Given instruction A: In the entries, begin at the line that has "Among items" and stop after the line that has "white lower cabinet?". Rewrite only those lines, swapping "white lower cabinet" for "beige lower cabinet" and leaving everything else unchanged.

Source document:
■ ■ ■ ■

Confucius and Socrates might appreciate a definition of “most viewed” before reading what follows: the EAA “most viewed” list indicates the top ten most viewed articles in a given week. Several articles have remained high on the list for long periods of time, but there is enough movement up, down, or off the list that checking it regularly remains interesting. The articles below from our top ten most viewed rankings were taken on August 26th, 2022. It might be more interesting for some readers to ignore my annotations, visit the “most viewed” list, make their own speculations, and compare and contrast them with mine.

1. If EAA articles ever become a Pulitzer Prize category, Dana Herrera’s “The Philippines: An Overview of the Colonial Era” (volume 20, number 1, spring 2015) would be a winner for the past three years despite occasionally being replaced in the top slot. Why? The article is succinct, but well written, and the illustrations are superb. The author has an excellent “hook” and informative breadth in the essay. In teaching about the late-nineteenth century US debate about visibly becoming an imperial nation, especially in our turbulent times, it is perhaps instructive to make students aware that in February 1899, the US Senate approved the Treaty of Paris by one vote.

■ ■ ■ ■

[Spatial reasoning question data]
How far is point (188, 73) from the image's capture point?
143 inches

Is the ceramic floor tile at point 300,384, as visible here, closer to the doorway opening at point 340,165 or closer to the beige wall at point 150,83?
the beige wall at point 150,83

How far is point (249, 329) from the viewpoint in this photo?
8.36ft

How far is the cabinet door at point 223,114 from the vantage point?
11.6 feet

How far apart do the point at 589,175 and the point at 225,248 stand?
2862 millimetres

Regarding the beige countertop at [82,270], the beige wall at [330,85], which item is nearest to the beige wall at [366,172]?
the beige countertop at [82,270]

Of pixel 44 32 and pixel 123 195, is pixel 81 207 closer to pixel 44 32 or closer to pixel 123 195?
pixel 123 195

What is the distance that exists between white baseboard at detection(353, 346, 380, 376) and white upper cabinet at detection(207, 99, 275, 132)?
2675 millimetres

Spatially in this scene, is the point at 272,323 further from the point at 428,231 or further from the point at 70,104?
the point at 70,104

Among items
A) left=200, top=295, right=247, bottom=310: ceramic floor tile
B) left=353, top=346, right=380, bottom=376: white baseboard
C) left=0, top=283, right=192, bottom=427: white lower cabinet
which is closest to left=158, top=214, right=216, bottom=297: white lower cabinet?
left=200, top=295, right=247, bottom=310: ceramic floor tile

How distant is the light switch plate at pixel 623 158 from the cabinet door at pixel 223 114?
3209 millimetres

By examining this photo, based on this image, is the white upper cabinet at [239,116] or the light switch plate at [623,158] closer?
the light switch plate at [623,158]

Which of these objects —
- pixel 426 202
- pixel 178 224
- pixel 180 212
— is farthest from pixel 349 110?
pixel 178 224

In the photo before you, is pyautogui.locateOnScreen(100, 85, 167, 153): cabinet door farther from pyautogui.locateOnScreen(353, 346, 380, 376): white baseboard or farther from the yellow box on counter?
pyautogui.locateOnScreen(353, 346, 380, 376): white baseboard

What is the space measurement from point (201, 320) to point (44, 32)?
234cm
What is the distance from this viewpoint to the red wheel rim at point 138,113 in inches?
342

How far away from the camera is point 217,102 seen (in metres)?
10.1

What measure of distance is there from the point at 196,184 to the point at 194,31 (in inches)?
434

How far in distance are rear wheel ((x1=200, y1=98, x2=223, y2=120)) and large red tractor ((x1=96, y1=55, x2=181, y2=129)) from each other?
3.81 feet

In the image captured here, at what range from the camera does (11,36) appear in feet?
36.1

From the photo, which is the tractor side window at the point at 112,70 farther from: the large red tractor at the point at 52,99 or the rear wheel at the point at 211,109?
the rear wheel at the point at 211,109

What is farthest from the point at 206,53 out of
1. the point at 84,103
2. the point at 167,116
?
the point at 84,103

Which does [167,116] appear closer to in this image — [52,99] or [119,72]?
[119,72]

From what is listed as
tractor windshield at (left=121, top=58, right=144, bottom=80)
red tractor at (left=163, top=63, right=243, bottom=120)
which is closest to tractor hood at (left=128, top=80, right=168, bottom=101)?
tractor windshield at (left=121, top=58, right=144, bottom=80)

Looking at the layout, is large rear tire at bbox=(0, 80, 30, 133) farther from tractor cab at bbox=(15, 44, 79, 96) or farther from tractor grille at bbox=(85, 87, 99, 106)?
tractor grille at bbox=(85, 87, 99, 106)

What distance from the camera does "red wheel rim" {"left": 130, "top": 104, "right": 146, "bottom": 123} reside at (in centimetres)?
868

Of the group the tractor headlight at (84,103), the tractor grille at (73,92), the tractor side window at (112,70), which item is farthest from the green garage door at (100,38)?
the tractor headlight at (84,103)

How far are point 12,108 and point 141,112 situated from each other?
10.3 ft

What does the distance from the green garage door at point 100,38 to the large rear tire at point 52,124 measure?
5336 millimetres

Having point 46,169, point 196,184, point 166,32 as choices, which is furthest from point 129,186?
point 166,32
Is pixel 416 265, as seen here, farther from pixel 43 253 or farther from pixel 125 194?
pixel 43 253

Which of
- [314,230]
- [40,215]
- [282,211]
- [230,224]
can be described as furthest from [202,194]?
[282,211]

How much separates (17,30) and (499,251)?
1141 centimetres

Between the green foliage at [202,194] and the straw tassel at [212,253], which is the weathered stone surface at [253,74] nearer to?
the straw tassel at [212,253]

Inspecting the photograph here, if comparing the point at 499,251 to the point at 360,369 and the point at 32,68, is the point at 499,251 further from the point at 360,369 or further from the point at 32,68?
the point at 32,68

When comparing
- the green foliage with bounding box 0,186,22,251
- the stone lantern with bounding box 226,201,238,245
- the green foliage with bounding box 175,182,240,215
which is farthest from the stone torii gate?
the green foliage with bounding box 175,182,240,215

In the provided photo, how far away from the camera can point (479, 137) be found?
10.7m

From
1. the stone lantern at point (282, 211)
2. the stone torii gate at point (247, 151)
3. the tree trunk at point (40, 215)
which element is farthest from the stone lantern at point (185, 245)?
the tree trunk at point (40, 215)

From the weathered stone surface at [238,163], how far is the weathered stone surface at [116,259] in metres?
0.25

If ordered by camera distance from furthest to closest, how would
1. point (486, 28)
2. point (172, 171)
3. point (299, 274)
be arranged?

■ ■ ■ ■

Given instruction B: From the passage on the most viewed EAA articles, copy the part that begins at the words "Confucius and Socrates" and stops after "them with mine.".

Written answer A:
Among items
A) left=200, top=295, right=247, bottom=310: ceramic floor tile
B) left=353, top=346, right=380, bottom=376: white baseboard
C) left=0, top=283, right=192, bottom=427: beige lower cabinet
which is closest to left=158, top=214, right=216, bottom=297: beige lower cabinet?

Written answer B:
Confucius and Socrates might appreciate a definition of “most viewed” before reading what follows: the EAA “most viewed” list indicates the top ten most viewed articles in a given week. Several articles have remained high on the list for long periods of time, but there is enough movement up, down, or off the list that checking it regularly remains interesting. The articles below from our top ten most viewed rankings were taken on August 26th, 2022. It might be more interesting for some readers to ignore my annotations, visit the “most viewed” list, make their own speculations, and compare and contrast them with mine.